GIVEN PASSAGE:
>> begin

WARNING: multiple messages have this Message-ID (diff)

From: Richard Henderson <rth@twiddle.net>
To: qemu-devel@nongnu.org
Cc: vijay.kilari@gmail.com, qemu-arm@nongnu.org, pbonzini@redhat.com,
	peter.maydell@linaro.org
Subject: [Qemu-devel] [PATCH 3/7] cutils: Rearrange buffer_is_zero acceleration
Date: Tue, 23 Aug 2016 21:17:55 -0700	[thread overview]
Message-ID: <1472012279-20581-4-git-send-email-rth@twiddle.net> (raw)
In-Reply-To: <1472012279-20581-1-git-send-email-rth@twiddle.net>

Allow selection of several acceleration functions
based on the size and alignment of the buffer.
Do not require ifunc support for AVX2 acceleration.

Signed-off-by: Richard Henderson <rth@twiddle.net>
---
 configure     |  21 +---
 util/cutils.c | 357 +++++++++++++++++++++++++++-------------------------------
 2 files changed, 175 insertions(+), 203 deletions(-)

>> end

DATA ENTRIES:
>> begin

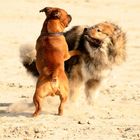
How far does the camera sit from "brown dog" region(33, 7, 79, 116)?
29.4ft

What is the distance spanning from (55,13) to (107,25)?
102 cm

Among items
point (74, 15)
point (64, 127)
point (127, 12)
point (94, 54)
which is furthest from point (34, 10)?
point (64, 127)

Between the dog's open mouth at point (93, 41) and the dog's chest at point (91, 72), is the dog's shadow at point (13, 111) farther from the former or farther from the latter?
the dog's open mouth at point (93, 41)

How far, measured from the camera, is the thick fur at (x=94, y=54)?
9.70 m

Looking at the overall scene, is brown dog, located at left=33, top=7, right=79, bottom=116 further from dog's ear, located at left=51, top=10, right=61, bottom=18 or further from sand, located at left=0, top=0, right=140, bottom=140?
sand, located at left=0, top=0, right=140, bottom=140

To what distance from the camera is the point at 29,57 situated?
10.2 metres

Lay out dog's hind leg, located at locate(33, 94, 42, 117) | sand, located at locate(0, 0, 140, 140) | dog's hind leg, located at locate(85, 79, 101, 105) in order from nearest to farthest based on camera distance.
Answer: sand, located at locate(0, 0, 140, 140)
dog's hind leg, located at locate(33, 94, 42, 117)
dog's hind leg, located at locate(85, 79, 101, 105)

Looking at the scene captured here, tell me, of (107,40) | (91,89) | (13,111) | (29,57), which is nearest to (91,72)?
(91,89)

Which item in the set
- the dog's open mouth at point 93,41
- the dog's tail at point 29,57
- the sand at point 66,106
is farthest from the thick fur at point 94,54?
the dog's tail at point 29,57

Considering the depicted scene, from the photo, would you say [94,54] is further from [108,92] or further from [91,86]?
[108,92]

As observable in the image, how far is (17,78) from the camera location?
493 inches

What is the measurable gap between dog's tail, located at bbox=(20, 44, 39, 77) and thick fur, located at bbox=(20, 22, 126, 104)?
23.2 inches

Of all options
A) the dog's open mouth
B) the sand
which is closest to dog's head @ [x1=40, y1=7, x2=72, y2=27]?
the dog's open mouth

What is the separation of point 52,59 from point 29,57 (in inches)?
47.1
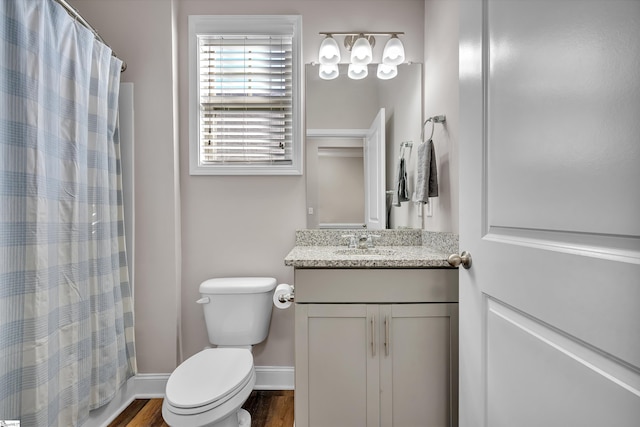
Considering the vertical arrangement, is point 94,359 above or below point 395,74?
below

>> end

WRITTEN INSTRUCTION:
Continue the email for the QEMU buffer_is_zero acceleration patch, starting right after its last line.

ANSWER TO THE TASK:
diff --git a/configure b/configure
index 4b808f9..9f3d1fa 100755
--- a/configure
+++ b/configure
@@ -1788,28 +1788,19 @@ fi
 ##########################################
 # avx2 optimization requirement check
 
-
-if test "$static" = "no" ; then
-  cat > $TMPC << EOF
+cat > $TMPC << EOF
 #pragma GCC push_options
 #pragma GCC target("avx2")
 #include <cpuid.h>
 #include <immintrin.h>
-
 static int bar(void *a) {
-    return _mm256_movemask_epi8(_mm256_cmpeq_epi8(*(__m256i *)a, (__m256i){0}));
+    __m256i x = *(__m256i *)a;
+    return _mm256_testz_si256(x, x);
 }
-static void *bar_ifunc(void) {return (void*) bar;}
-int foo(void *a) __attribute__((ifunc("bar_ifunc")));
-int main(int argc, char *argv[]) { return foo(argv[0]);}
+int main(int argc, char *argv[]) { return bar(argv[0]); }
 EOF
-  if compile_object "" ; then
-      if has readelf; then
-          if readelf --syms $TMPO 2>/dev/null |grep -q "IFUNC.*foo"; then
-              avx2_opt="yes"
-          fi
-      fi
-  fi
+if compile_object "" ; then
+  avx2_opt="yes"
 fi
 
 #########################################
diff --git a/util/cutils.c b/util/cutils.c
index 621ca67..4d2edd6 100644
--- a/util/cutils.c
+++ b/util/cutils.c
@@ -162,243 +162,224 @@ int qemu_fdatasync(int fd)
 }
 
 /* vector definitions */
-#ifdef __ALTIVEC__
-#include <altivec.h>
-/* The altivec.h header says we're allowed to undef these for
- * C++ compatibility.  Here we don't care about C++, but we
- * undef them anyway to avoid namespace pollution.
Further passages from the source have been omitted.